Le gouvernement burkinabé prévoit d’accélérer la digitalisation du secteur de la justice à partir de 2026 afin de renforcer l’inclusion de la population. L’annonce a été faite par le président de la République, Ibrahim Traoré, lors de son discours à la Nation, le mercredi 31 décembre.
« Les efforts vont se poursuivre au niveau de la justice dans la digitalisation également de tous les actes, de sorte que les usagers n’aient pas à se déplacer forcément vers les tribunaux qui se retrouvent généralement dans les centres urbains ; et qu’ils puissent rester là où ils sont pour pouvoir avoir accès à une justice équitable et à tous les documents que la justice peut délivrer », a-t-il déclaré.
Cette annonce intervient environ deux semaines après le lancement de trois nouvelles plateformes numériques destinées à rapprocher la justice des citoyens. Elles permettent le dépôt et le suivi des plaintes en ligne, la demande dématérialisée de permis de visite pour les maisons d’arrêt et de correction, ainsi que l’obtention en ligne d’actes dérivés du RCCM (Registre du commerce et du crédit mobilier), notamment les extraits, attestations d’inscription et certificats de non-faillite.
Le Burkina Faso avait déjà engagé la digitalisation de plusieurs services judiciaires et administratifs, dont la demande de certificat de nationalité et de casier judiciaire. En deux ans, ces deux plateformes ont enregistré 467 000 demandes traitées, générant des recettes de 337 millions de francs CFA (environ 603 700 dollars).
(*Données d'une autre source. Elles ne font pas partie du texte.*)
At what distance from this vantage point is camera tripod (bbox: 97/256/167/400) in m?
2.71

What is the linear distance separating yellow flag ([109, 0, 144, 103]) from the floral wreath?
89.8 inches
Cette initiative s’inscrit dans une vision plus large de transformation numérique portée par les autorités, qui placent les TIC au cœur du développement socio-économique. Selon le président Traoré, le pays doit sortir d’une situation précaire pour devenir un modèle. À ce stade, le pays occupe toutefois le 175ᵉ rang sur 193 à l’indice de développement de l’e-gouvernement (EGDI) des Nations unies, avec un score de 0,2895 sur 1, inférieur aux moyennes régionales et mondiales.
Selon des données officielles de 2024, le taux de couverture de la téléphonie mobile (2G) atteint 85 %, contre 64 % pour l’Internet 3G et 46 % pour la 4G. De son côté, l’Union internationale des télécommunications (UIT) estime que le taux de pénétration de l’Internet s’élevait à 17 % en 2023, contre 55,9 % pour la téléphonie mobile.
Conscientes de cette fracture numérique, les autorités prévoient la construction, dès cette année, de « Maisons du citoyen » à travers le pays.
« Ces maisons seront installées dans beaucoup de chefs-lieux de province, mais nous irons jusqu’aux départements pour que quiconque ne maîtrise pas l’outil informatique puisse y aller, trouver des Burkinabè qui vont l’aider à avoir accès à tous les services à travers les plateformes qui seront installées », a expliqué I. Traoré.